◆ Task item
Without skipping anything, write out each record below exactly.

Provided data section start

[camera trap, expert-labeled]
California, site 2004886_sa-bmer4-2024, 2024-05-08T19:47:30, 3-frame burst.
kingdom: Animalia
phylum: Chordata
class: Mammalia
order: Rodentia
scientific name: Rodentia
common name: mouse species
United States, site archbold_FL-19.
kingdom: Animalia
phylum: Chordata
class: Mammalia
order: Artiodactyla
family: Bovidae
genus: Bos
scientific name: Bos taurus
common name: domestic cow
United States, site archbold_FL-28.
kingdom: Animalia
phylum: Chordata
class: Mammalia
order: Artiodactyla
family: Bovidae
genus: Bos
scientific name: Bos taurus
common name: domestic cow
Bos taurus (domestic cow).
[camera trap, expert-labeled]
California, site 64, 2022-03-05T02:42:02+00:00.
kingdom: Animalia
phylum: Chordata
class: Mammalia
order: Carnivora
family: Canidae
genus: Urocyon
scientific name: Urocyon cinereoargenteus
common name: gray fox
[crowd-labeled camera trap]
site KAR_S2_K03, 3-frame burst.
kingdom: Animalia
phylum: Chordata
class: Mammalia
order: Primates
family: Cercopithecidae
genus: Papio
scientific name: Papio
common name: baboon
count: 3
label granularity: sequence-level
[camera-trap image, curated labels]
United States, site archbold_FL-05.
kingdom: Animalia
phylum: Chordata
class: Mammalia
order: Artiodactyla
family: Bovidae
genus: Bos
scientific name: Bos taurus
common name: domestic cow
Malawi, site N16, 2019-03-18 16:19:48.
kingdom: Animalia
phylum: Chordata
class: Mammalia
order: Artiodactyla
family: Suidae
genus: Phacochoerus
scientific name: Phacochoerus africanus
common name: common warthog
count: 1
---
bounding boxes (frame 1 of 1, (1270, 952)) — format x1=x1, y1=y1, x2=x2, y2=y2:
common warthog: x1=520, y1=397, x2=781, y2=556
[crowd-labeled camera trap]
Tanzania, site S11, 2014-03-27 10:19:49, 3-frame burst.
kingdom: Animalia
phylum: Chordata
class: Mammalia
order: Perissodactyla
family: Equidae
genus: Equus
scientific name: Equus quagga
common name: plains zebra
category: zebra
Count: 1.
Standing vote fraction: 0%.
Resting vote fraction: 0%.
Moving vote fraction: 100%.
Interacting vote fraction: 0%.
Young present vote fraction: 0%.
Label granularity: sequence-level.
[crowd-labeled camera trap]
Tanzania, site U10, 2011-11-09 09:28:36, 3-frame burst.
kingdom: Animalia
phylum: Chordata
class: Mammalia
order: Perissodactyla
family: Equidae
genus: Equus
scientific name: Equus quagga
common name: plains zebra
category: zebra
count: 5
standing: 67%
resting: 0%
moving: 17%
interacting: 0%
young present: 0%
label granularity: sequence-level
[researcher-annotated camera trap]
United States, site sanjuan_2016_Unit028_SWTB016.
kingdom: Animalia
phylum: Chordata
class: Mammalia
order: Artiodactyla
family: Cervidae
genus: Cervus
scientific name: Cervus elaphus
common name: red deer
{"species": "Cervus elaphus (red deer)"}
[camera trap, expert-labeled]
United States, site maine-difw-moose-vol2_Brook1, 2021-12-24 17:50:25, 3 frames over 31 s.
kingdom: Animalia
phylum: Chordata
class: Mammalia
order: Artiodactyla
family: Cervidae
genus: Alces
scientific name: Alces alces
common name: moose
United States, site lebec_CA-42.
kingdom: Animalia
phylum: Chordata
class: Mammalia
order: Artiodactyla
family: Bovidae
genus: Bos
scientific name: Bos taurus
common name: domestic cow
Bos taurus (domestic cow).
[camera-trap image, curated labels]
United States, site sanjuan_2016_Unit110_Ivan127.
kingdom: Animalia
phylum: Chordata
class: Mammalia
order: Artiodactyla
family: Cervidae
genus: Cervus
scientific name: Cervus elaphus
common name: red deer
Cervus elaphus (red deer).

Provided data section end

◆ Result for this exercise
[camera trap, expert-labeled]
California, site 2004886_sa-bmer4-2024, 2024-05-08T19:47:30, 3-frame burst.
kingdom: Animalia
phylum: Chordata
class: Mammalia
order: Rodentia
scientific name: Rodentia
common name: mouse species
United States, site archbold_FL-19.
kingdom: Animalia
phylum: Chordata
class: Mammalia
order: Artiodactyla
family: Bovidae
genus: Bos
scientific name: Bos taurus
common name: domestic cow
United States, site archbold_FL-28.
kingdom: Animalia
phylum: Chordata
class: Mammalia
order: Artiodactyla
family: Bovidae
genus: Bos
scientific name: Bos taurus
common name: domestic cow
Bos taurus (domestic cow).
[camera trap, expert-labeled]
California, site 64, 2022-03-05T02:42:02+00:00.
kingdom: Animalia
phylum: Chordata
class: Mammalia
order: Carnivora
family: Canidae
genus: Urocyon
scientific name: Urocyon cinereoargenteus
common name: gray fox
[crowd-labeled camera trap]
site KAR_S2_K03, 3-frame burst.
kingdom: Animalia
phylum: Chordata
class: Mammalia
order: Primates
family: Cercopithecidae
genus: Papio
scientific name: Papio
common name: baboon
count: 3
label granularity: sequence-level
[camera-trap image, curated labels]
United States, site archbold_FL-05.
kingdom: Animalia
phylum: Chordata
class: Mammalia
order: Artiodactyla
family: Bovidae
genus: Bos
scientific name: Bos taurus
common name: domestic cow
Malawi, site N16, 2019-03-18 16:19:48.
kingdom: Animalia
phylum: Chordata
class: Mammalia
order: Artiodactyla
family: Suidae
genus: Phacochoerus
scientific name: Phacochoerus africanus
common name: common warthog
count: 1
---
bounding boxes (frame 1 of 1, (1270, 952)) — format x1=x1, y1=y1, x2=x2, y2=y2:
common warthog: x1=520, y1=397, x2=781, y2=556
[crowd-labeled camera trap]
Tanzania, site S11, 2014-03-27 10:19:49, 3-frame burst.
kingdom: Animalia
phylum: Chordata
class: Mammalia
order: Perissodactyla
family: Equidae
genus: Equus
scientific name: Equus quagga
common name: plains zebra
category: zebra
Count: 1.
Standing vote fraction: 0%.
Resting vote fraction: 0%.
Moving vote fraction: 100%.
Interacting vote fraction: 0%.
Young present vote fraction: 0%.
Label granularity: sequence-level.
[crowd-labeled camera trap]
Tanzania, site U10, 2011-11-09 09:28:36, 3-frame burst.
kingdom: Animalia
phylum: Chordata
class: Mammalia
order: Perissodactyla
family: Equidae
genus: Equus
scientific name: Equus quagga
common name: plains zebra
category: zebra
count: 5
standing: 67%
resting: 0%
moving: 17%
interacting: 0%
young present: 0%
label granularity: sequence-level
[researcher-annotated camera trap]
United States, site sanjuan_2016_Unit028_SWTB016.
kingdom: Animalia
phylum: Chordata
class: Mammalia
order: Artiodactyla
family: Cervidae
genus: Cervus
scientific name: Cervus elaphus
common name: red deer
{"species": "Cervus elaphus (red deer)"}
[camera trap, expert-labeled]
United States, site maine-difw-moose-vol2_Brook1, 2021-12-24 17:50:25, 3 frames over 31 s.
kingdom: Animalia
phylum: Chordata
class: Mammalia
order: Artiodactyla
family: Cervidae
genus: Alces
scientific name: Alces alces
common name: moose
United States, site lebec_CA-42.
kingdom: Animalia
phylum: Chordata
class: Mammalia
order: Artiodactyla
family: Bovidae
genus: Bos
scientific name: Bos taurus
common name: domestic cow
Bos taurus (domestic cow).
[camera-trap image, curated labels]
United States, site sanjuan_2016_Unit110_Ivan127.
kingdom: Animalia
phylum: Chordata
class: Mammalia
order: Artiodactyla
family: Cervidae
genus: Cervus
scientific name: Cervus elaphus
common name: red deer
Cervus elaphus (red deer).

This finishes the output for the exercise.